### WORK TASK 1:
List every job pressure that the text on jobs and divorce says chips away at marriages.
### WORK TASK 2:
Please duplicate the passage of the text on jobs and divorce from "Your job can" to "around 30 – 35%.".

### SELECTED EXTRACT:
___

On Behalf of | Nov 18, 2025 | Divorce |

Your job can feel like a second marriage sometimes; demanding, unpredictable, and occasionally heartbreaking. While no career is a direct ticket to divorce court, certain professions create pressures that make staying married exponentially harder. The reasons aren’t mysterious: mismatched schedules, constant temptation, crushing stress, low pay, or long separations chip away at even the strongest partnerships.

The data behind this comes primarily from U.S. Census Bureau surveys (analyzed in landmark studies like Nathan Yau’s FlowingData project and updated through 2025 reports). These numbers show the percentage of people in each job who have ever been divorced (out of those who’ve ever married) – a “lifetime” divorce rate that often tops 50% in the toughest fields, compared to a national average around 30 – 35%.

___

### PROVIDED INFORMATION:

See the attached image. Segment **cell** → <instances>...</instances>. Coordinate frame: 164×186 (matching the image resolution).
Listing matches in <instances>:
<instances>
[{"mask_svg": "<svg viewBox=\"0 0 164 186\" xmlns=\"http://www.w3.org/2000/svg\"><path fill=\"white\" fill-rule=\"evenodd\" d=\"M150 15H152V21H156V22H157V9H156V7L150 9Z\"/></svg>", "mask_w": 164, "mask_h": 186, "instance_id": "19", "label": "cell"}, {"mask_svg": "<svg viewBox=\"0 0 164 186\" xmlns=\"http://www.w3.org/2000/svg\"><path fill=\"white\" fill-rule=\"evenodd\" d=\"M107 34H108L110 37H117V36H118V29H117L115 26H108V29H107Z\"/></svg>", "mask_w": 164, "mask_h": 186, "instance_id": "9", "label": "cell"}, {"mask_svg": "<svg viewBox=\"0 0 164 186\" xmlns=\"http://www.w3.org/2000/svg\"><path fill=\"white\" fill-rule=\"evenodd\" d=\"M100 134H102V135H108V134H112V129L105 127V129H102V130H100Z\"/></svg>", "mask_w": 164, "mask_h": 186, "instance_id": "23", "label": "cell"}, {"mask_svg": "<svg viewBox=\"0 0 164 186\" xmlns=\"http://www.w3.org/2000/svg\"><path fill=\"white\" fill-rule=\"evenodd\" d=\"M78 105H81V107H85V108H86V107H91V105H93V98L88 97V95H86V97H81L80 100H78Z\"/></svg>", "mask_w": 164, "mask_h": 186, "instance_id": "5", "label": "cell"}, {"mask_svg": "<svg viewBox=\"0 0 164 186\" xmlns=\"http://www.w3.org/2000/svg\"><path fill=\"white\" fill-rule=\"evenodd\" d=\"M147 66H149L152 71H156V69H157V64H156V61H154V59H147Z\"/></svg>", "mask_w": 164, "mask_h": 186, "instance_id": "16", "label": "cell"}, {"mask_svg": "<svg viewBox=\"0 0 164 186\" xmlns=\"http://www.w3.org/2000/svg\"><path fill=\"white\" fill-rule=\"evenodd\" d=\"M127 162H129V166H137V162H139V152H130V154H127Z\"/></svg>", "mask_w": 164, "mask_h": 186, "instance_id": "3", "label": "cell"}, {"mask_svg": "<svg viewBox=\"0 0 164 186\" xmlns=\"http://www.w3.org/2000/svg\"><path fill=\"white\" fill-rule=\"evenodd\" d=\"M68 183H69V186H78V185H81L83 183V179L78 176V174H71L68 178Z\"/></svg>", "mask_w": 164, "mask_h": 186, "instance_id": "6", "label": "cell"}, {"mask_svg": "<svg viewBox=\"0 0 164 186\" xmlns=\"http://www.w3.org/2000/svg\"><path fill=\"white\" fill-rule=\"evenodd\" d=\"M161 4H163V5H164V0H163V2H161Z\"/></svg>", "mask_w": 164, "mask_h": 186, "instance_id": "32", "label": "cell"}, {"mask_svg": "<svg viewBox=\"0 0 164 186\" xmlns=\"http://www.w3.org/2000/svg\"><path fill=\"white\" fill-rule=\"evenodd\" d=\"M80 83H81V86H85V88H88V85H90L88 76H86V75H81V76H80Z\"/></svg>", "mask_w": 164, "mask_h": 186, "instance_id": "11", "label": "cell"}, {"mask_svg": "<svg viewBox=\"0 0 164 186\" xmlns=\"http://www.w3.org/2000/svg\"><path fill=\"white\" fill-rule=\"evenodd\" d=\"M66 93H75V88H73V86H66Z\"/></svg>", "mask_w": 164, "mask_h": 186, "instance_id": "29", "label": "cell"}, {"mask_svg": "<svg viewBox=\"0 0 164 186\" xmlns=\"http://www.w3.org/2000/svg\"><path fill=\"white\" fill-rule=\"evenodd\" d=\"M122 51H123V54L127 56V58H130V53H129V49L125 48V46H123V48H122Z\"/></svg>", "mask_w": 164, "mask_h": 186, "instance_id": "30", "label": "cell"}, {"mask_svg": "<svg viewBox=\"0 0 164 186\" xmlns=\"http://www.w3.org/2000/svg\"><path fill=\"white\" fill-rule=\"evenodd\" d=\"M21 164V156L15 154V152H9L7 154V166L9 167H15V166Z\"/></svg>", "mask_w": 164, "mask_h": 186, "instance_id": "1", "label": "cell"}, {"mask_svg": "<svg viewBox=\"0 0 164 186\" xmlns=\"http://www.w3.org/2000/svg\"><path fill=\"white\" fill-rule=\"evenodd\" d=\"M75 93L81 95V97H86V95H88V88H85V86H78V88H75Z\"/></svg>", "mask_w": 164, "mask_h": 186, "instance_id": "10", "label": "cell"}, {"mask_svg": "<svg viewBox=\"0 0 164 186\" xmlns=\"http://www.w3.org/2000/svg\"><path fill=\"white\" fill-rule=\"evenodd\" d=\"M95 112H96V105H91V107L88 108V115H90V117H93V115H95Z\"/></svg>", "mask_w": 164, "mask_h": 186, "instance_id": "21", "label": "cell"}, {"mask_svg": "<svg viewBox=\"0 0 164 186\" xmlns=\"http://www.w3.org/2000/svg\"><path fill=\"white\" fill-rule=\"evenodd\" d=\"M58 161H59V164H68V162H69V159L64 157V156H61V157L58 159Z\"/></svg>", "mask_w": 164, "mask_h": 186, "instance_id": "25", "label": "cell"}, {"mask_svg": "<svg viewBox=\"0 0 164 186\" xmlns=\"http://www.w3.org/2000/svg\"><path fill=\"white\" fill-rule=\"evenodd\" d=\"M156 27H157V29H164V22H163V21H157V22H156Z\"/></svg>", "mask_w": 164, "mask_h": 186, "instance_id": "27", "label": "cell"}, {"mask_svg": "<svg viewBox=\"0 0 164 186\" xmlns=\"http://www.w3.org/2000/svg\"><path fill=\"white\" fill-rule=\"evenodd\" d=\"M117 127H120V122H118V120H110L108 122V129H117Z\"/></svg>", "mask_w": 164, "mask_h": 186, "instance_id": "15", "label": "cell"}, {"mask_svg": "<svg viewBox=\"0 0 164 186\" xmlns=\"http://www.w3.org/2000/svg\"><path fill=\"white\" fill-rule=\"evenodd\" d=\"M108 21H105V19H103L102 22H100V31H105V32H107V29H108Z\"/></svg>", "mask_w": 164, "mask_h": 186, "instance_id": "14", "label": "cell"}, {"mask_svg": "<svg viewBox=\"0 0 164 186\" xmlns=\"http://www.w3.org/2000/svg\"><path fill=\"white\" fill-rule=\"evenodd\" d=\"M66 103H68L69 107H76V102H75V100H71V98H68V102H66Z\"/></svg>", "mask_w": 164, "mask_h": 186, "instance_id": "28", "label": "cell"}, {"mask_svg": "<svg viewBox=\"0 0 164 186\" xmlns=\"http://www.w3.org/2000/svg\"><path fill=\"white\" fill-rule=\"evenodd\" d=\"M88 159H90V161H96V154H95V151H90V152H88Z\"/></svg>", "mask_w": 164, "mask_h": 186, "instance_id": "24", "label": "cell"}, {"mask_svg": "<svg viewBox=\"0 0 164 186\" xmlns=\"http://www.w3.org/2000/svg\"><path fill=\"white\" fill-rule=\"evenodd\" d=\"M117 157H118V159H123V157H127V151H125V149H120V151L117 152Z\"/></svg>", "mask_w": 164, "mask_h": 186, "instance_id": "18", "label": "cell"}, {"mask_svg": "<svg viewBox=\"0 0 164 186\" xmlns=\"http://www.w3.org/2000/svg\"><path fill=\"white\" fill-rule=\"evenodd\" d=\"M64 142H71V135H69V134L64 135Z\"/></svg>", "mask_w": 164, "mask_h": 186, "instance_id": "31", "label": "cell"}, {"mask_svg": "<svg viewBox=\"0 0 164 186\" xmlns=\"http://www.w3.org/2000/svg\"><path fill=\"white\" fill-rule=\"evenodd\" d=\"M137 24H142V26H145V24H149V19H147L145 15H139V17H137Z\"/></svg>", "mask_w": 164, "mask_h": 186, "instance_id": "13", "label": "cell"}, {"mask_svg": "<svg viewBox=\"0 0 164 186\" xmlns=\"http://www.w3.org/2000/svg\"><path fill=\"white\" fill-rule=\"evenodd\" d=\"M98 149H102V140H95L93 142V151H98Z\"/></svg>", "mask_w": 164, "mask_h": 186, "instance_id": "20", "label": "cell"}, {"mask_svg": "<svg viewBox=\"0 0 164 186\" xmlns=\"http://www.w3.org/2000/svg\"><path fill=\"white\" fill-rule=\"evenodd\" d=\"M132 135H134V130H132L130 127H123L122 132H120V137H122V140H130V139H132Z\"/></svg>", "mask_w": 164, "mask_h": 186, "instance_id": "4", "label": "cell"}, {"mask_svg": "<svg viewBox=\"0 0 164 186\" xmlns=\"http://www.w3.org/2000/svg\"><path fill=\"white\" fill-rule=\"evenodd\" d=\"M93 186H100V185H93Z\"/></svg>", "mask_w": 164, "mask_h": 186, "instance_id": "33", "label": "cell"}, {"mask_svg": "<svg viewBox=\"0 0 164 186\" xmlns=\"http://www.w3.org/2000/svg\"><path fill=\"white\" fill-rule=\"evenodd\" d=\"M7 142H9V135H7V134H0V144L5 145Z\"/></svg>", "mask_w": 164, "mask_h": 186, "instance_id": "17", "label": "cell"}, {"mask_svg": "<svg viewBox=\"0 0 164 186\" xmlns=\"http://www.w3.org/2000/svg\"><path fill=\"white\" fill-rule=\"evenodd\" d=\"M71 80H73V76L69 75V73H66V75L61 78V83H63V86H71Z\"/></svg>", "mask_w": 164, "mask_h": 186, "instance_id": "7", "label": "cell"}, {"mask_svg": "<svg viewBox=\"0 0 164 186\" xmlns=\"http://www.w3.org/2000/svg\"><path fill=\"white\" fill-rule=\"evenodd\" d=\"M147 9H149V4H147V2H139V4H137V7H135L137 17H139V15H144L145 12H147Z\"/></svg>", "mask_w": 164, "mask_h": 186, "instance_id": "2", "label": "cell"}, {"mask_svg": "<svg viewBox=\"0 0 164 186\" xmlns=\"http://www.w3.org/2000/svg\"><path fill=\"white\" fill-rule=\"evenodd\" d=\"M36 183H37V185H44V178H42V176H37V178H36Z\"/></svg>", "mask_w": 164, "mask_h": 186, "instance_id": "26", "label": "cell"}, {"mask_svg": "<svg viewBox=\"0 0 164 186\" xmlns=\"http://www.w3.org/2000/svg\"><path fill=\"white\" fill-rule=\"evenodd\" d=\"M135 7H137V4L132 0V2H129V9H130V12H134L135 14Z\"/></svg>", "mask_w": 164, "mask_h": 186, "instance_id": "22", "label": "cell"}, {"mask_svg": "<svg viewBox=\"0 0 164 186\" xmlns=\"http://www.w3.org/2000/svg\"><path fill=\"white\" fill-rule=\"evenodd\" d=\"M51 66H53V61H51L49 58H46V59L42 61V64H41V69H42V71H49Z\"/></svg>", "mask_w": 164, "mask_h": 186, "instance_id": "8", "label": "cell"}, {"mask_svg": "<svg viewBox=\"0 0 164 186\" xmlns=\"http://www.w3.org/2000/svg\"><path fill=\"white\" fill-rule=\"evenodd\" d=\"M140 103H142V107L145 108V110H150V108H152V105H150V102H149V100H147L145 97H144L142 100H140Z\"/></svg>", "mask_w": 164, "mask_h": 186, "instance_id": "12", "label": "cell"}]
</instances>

___

### EXERCISE RESPONSE 1:
- mismatched schedules
- constant temptation
- crushing stress
- low pay
- long separations

### EXERCISE RESPONSE 2:
Your job can feel like a second marriage sometimes; demanding, unpredictable, and occasionally heartbreaking. While no career is a direct ticket to divorce court, certain professions create pressures that make staying married exponentially harder. The reasons aren’t mysterious: mismatched schedules, constant temptation, crushing stress, low pay, or long separations chip away at even the strongest partnerships.

The data behind this comes primarily from U.S. Census Bureau surveys (analyzed in landmark studies like Nathan Yau’s FlowingData project and updated through 2025 reports). These numbers show the percentage of people in each job who have ever been divorced (out of those who’ve ever married) – a “lifetime” divorce rate that often tops 50% in the toughest fields, compared to a national average around 30 – 35%.